Resolving enigmatic aspects of the age relations of deep crustal rocks in the Bergen Arcs area provides key insights into the controversial tectonic evolution of the Caledonian orogen in western Norway. In the Bergen Arcs area, eclogites of the lower crustal Lindås nappe (upper plate) structurally overlie eclogite-bearing basement gneiss of the Western Gneiss region (lower plate) across the Bergen Arcs shear zone. Laser 40Ar/39Ar incremental heating data for hornblendes and muscovites on mineral separates, in tandem with detailed thermobarometry and structural observations, allow evaluation of the tectonic cooling and exhumation histories of the deep crustal rocks as well as offset and movement history across tectonic boundaries. In the Lindås nappe the eclogites formed at ≈700 °C and pressures >17 kbar. Hornblende and three separate muscovite grains from a single eclogite sample reveal well-defined 40Ar/39Ar isotope plateaus at 447.7 ± 4.2, 432.6 ± 0.5, 429.2 ± 0.9, and 429.5 ± 0.6 Ma (2σ errors given here and below), respectively, indicating relatively rapid cooling of the high-pressure rocks (10–15 °C/m.y.). Apparently older plateau ages from muscovites from other eclogites at 451.3 ± 1.1 and 462.6 ± 0.8 Ma may be related to indiscernible excess argon. High-grade amphibolites (≈690 °C, 8–12 kbar) of the Lindås nappe yield ages of 439.3 ± 3.5 and 455.4 ± 1.5 Ma. In contrast, hornblende from gneiss in the adjacent Western Gneiss region (≈670 °C, 8 kbar) to the east across the Bergen Arcs shear zone reveal plateau ages of 409.3 ± 2.7 and 394.8 ± 2.2 Ma, similar to other hornblende and muscovite 40Ar/39Ar dates in the Western Gneiss region immediately to the north. To the west of the Lindås nappe allochthonous basement gneiss of the Øygarden Gneiss complex (≈670 °C, 8 kbar) yields a plateau age of 408.1 ± 3.4 Ma.
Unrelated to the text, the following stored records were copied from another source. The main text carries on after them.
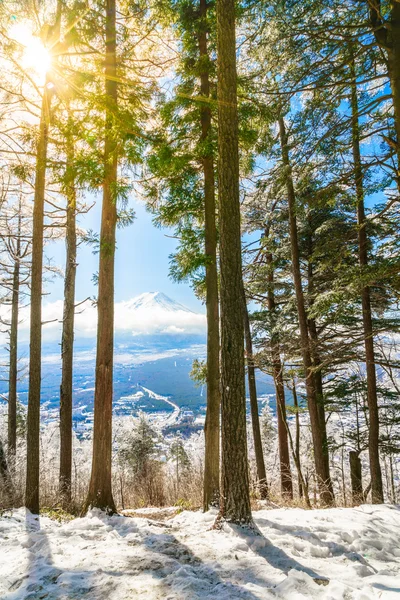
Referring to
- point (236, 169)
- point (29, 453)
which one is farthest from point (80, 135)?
point (29, 453)

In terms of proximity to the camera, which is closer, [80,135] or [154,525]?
[154,525]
The temperature estimates from all the samples analyzed are above the closure temperatures for hornblende and muscovite and thus indicate that the argon ages reflect cooling after peak metamorphic conditions. The argon ages for the high-pressure eclogites of the Lindås nappe imply extreme crustal thickening (>50 km) prior to ca. 450 Ma. Together the data indicate that subduction of lowermost continental crust, possibly related to continent-continent collision, occurred early (ca. 450 Ma) in the tectonic evolution of the orogen, leading to the development and exhumation of the lower crustal eclogites and high-grade amphibolites within the Lindås nappe (between 450 and 430 Ma). In contrast, the high-pressure eclogites of the Western Gneiss region, which may have formed significantly later (ca. 425 Ma), were exhumed and cooled along with the basement gneiss late in the history of the orogen (ca. 400 Ma). The 40 m.y. offset across the Bergen Arcs shear zone, which separates the Lindås nappe (upper plate) and the Western Gneiss region (lower plate), is consistent with extensional movement along the fault resulting in the rapid exhumation and cooling of the region late in the tectonic evolution of the orogen (ca. 400 Ma). Thus, the deep crustal rocks in the overlying Caledonian nappes in western Norway appear to have been cooled and exhumed rapidly related to continent-continent collision during a predominantly contractional phase early in the tectonic evolution of the orogen, whereas lower crustal rocks of the underlying basement appear to have been exhumed extremely rapidly, coincident with late orogenic to postorogenic extension. Temporally and possibly tectonically distinct mechanisms are illustrated for the exhumation of deep crust within the tectonic evolution of a continent-continent collisional orogen.